TASK PROMPT: Omit every picture, then return each line of the data below exactly.

Segment Start: RECORD SET

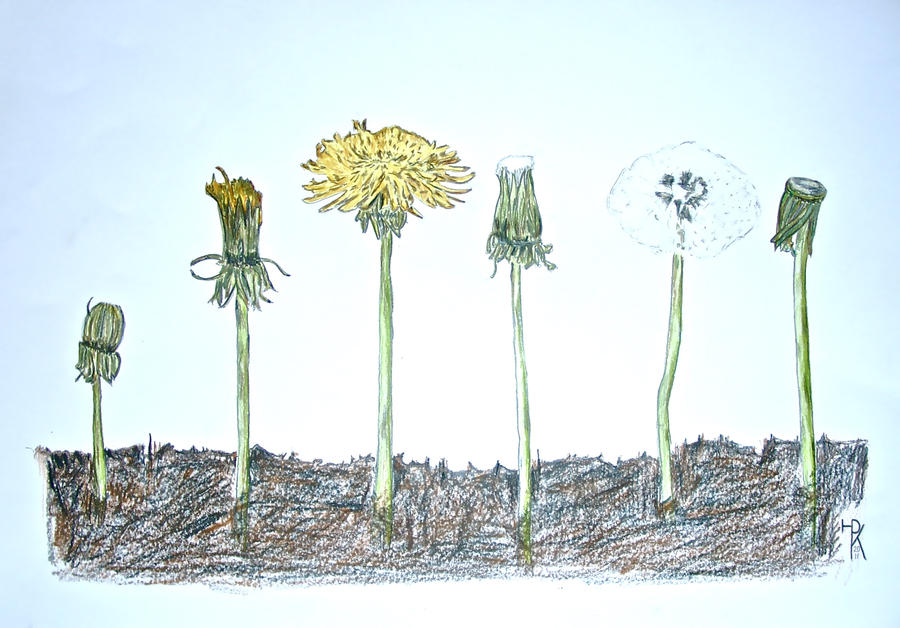 Circle of a dandelions life by macdieter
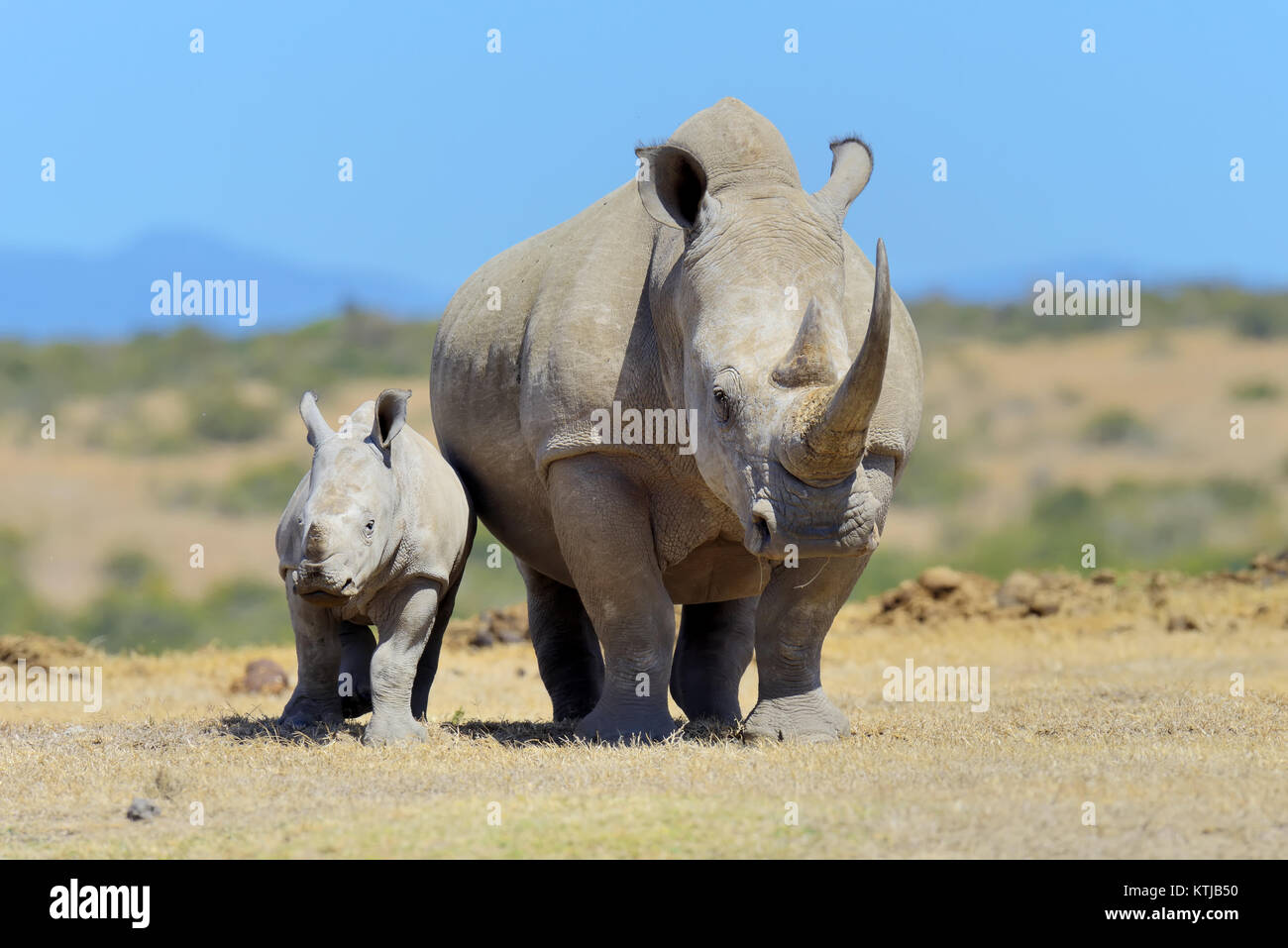 African white rhino, National park of Kenya, Africa - Stock Image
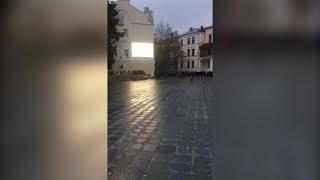 Безпритульні собаки на ранковій Михайлівській у Житомирі - Житомир.info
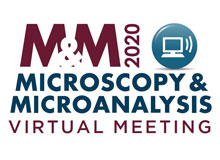 Microscopy and Microanalysis Virtual Meeting 2020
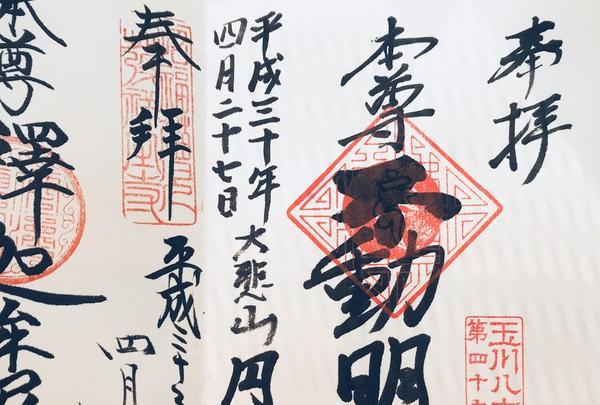 円光院の写真・動画_image_191064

Segment End: RECORD SET

EXERCISE ANSWER:
 Circle of a dandelions life by macdieter
 African white rhino, National park of Kenya, Africa - Stock Image
 Безпритульні собаки на ранковій Михайлівській у Житомирі - Житомир.info
 Microscopy and Microanalysis Virtual Meeting 2020
 円光院の写真・動画_image_191064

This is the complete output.